No matter its fascist or halcyon stripe, utopian thought is a measure of our dissatisfaction with what is—because social conditions are worse than ever and because we can’t leave anything alone. Mounting the high horse of perfectibility is easy; getting off the steed is much harder, and more interesting. Deconstructing utopian thinking is perhaps the most visionary utopian thinking of all.

Alas, Herbert Muschamp, architecture critic for The New York Times, is not up to that task. His essay is too abstractly self-involved; it has no sense of an audience beyond those who are members of his architectural clique.
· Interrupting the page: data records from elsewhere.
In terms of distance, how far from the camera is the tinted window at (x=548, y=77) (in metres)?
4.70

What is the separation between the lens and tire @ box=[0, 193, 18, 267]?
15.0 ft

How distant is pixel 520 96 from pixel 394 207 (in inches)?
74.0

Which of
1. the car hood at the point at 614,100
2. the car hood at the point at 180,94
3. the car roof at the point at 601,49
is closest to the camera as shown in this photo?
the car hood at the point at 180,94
However, Edward Rothstein, the third essayist, engages utopia in our time more than my anti-utopian sensibility thought possible.
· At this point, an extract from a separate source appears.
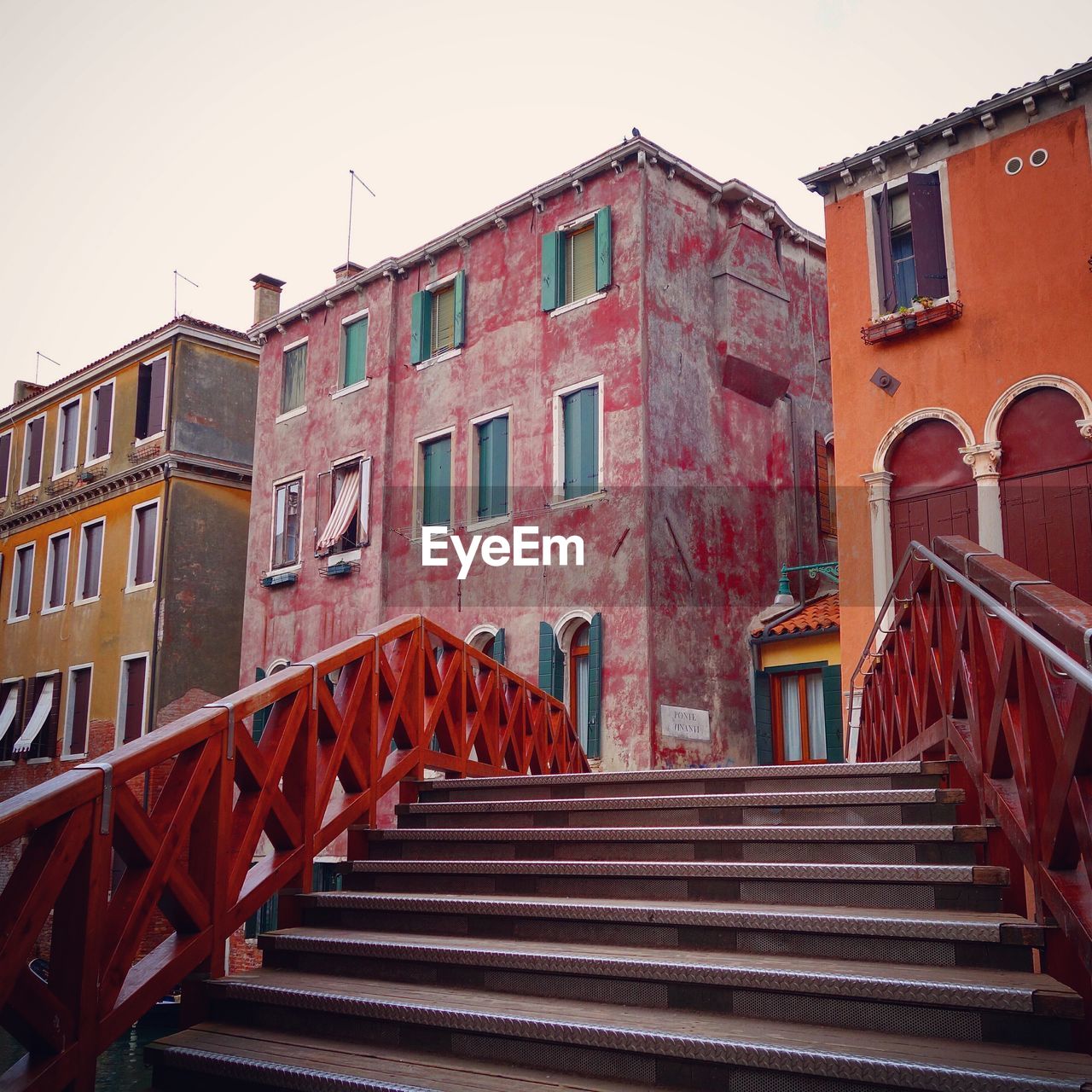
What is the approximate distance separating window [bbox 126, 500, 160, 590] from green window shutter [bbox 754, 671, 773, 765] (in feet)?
43.2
Rothstein argues in "Utopia and Its Discontents," that the Internet is a classic utopian vision: "something new is introduced to the world that promises transformation." Rothstein is more empathic than analytic when he portrays the wild side of the communal urge in America: the "high-tech tribal culture in which literacy becomes irrelevant." This culture is marked by universal access to the Web; the Nevada desert performance festival, called Burning Man; Napster, legal and illegal versions; and the end of information as private property. On one hand, he celebrates the social promise of a Net-engaged globe; on the other, he terms all virtual realities "fictions" and "aesthetic constructions." And in Rothstein’s restlessness with new-world ironies we find the most lucid point in this little (uneven) book: "It may be that the most challenging political question in a world appropriately wary of utopianism is how to envision progress without envisioning a utopia."